Animals were fasted overnight prior to the procedure. Hair was removed from the animal's neck and upper torso. A three-lead EKG was affixed to the animal to monitor heart rhythms. The animal was placed in the prone position and limbs secured to the table. A grounding pad was attached to the animal's neck or torso. The animal's teeth were covered with gauze or wax to prevent damage to the device. The animal was anesthetized using a pre-medication of Xylazine (0.5 mg/kg Intra-muscular (IM) administration) and anesthetize with ketamine (22 mg/kg IM).
First, the device was attached to a pulse generator (BTX). A ventilator was set for use at 30-60 breaths per minute with 100% oxygen, between 6-10 ml/kg tidal volume, and a 15 mm female fitting was attached to the ventilator.
An R4 sized V-gel endotracheal tube was inserted into the airway using standard techniques. A straight guidewire (0.035″ or 0.018″) was advanced past the end of the V-gel endotracheal tube to sit a few centimeters distal to the larynx. A surgical lubricant was applied to the distal tip and balloon. The catheter was advanced over the guidewire to into the airway. When the tip of the catheter is above the larynx, 1 cm markings on the catheter were used to measure the depth of the larynx from the tip of the animal's nose/mouth. Once the proximal balloon is positioned distal to the larynx, the guidewire was removed. The catheter was advanced 4 cm using the markings until the proximal balloon was about 4-5 cm distal to the larynx.
Next, the ventilator was attached to the proximal end of the catheter. The distal balloon was inflated to between 10 and 14 psi using an inflation syringe and gauge. The stopcock was twisted after complete inflation to maintain pressure in the distal balloon, and respiration through the main lumen was confirmed.
As a paralytic, vecuronium was administered intravenously at 0.5 mg/kg. The animal's SpO2 was monitored.
The animal's head was held up to prevent liquid from flowing out of the airway. and approximately 600 microliters of the test fluid was injected into the trachea over the course of a few seconds.
Pulsed electric fields were applied (4 pulses total at 300 V each, 5 ms duration of each pulse). Twitching of the animal body confirmed that current was flowing from the electrode through the test solution into the animal's tissue.
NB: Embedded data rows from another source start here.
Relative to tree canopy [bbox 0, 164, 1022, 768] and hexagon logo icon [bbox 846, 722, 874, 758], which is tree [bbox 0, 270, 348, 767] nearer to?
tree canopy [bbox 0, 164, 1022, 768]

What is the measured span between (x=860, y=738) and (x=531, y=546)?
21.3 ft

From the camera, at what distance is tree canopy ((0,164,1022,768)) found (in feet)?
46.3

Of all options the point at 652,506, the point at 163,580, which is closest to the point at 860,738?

After pulsed electric field transfer, test solution was aspirated back through the delivery lumen until air bubbles were observed in the syringe. The balloon was deflated over the course of 10 seconds, the device was withdrawn. The animal was allowed to recover until it breathed naturally before the endotracheal tube was removed.
This procedure was conducted on five animals. Successful ventilation and pulsed electric field-mediated current delivery was observed in three of the five animals; in the other two animals, the device was inserted incorrectly (into the esophagus), and the procedure was aborted. These observations indicated that in vivo delivery of pulsed electric field delivers therapeutic agents into the mammalian airway using a device of the invention.
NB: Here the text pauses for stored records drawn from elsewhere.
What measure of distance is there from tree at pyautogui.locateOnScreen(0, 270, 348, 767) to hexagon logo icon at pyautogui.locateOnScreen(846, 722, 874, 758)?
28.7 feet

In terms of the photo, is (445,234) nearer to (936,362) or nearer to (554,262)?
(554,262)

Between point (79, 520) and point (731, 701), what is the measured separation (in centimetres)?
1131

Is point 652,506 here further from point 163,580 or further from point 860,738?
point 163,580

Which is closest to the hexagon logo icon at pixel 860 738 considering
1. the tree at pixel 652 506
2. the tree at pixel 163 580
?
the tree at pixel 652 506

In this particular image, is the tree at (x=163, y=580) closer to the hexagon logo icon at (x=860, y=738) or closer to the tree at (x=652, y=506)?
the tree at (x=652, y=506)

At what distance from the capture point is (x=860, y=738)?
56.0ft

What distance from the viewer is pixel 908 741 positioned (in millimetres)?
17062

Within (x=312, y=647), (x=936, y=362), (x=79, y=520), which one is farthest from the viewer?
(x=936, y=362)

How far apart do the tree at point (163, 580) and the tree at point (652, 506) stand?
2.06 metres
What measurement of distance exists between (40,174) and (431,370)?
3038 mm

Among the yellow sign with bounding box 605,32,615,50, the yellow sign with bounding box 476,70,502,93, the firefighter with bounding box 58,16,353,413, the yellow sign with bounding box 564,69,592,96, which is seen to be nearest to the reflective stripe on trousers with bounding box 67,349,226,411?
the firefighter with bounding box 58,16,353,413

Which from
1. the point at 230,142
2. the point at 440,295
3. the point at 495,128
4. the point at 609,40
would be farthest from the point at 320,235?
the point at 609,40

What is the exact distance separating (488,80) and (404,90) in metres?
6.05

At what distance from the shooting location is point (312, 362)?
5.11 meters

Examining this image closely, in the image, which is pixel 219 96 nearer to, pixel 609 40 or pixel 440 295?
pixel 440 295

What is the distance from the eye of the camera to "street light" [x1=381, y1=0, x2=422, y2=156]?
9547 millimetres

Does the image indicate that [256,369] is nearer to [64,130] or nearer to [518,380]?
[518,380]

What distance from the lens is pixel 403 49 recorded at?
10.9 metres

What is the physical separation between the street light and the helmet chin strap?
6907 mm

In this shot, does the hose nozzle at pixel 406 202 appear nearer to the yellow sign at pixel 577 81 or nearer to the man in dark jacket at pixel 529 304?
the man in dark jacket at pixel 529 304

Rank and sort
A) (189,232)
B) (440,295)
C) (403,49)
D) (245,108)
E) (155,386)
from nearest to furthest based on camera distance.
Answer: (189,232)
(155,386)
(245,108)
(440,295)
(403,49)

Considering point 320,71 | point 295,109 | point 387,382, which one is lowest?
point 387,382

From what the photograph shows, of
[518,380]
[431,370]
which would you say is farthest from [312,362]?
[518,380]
The following sections describe various embodiments of the invention.
1. A device comprising:
2. The device of embodiment 1, wherein the catheter further comprises:
3. The device of embodiment 1 or 2, wherein the electrode wraps around the circumference of the catheter.
4. The device of any one of embodiments 1-3, whereupon application of a voltage to the electrode generates an electric field and a corresponding current that flows radially relative to the catheter.
5. The device of any one of embodiments 1-4, wherein the electrode is a mesh, a spiral, or a combination thereof.
6. The device of any one of embodiments 1-5, wherein the axial length of the electrode is from two-fold to 20-fold the outer diameter of the catheter.
7. The device of embodiment 6, wherein the axial length of the electrode is about five-fold the outer diameter of the catheter.
8. The device of any one of embodiments 1-7, wherein the electrode comprises multiple electrically independent segments.
9. The device of any one of embodiments 1-8, wherein the distal balloon comprises an elastic material.
10. The device of embodiment 9, wherein the elastic material comprises polyurethane.
11. The device of any one of embodiments 1-10, wherein the axial length of the distal balloon is from one-fold to ten-fold the outer diameter of the catheter.
12. The device of any one of embodiments 1-11, wherein the distal balloon is radially inflatable to a diameter from 20% to 500% greater than the outer diameter of the distal balloon in its relaxed shape.
13. The device of any one of embodiments 1-12, wherein the distal balloon is a thin-walled polyurethane tube running from a proximal step down in the catheter to a distal step up in the catheter, wherein the outer diameter of the deflated distal balloon is substantially flush with the outer diameter of the catheter.
14. The device of any one of embodiments 1-13, wherein the distal balloon comprises a lubricious coating.
15. The device of any one of embodiments 1-14, wherein the distal balloon comprises a pressure sensor.
16. The device of any one of embodiments 1-15, wherein the catheter comprises an inner tube and an outer tube, wherein one or more inner lumens are disposed within the inner tube and one or more outer lumens are disposed between the outer wall of the inner tube and the inner wall of the outer tube.
17. The device of embodiment 16, wherein the elongate conductor is disposed within one of the one or more the outer lumens.
18. The device of embodiment 16 or 17, wherein the one or more outer lumens comprises the inflation lumen.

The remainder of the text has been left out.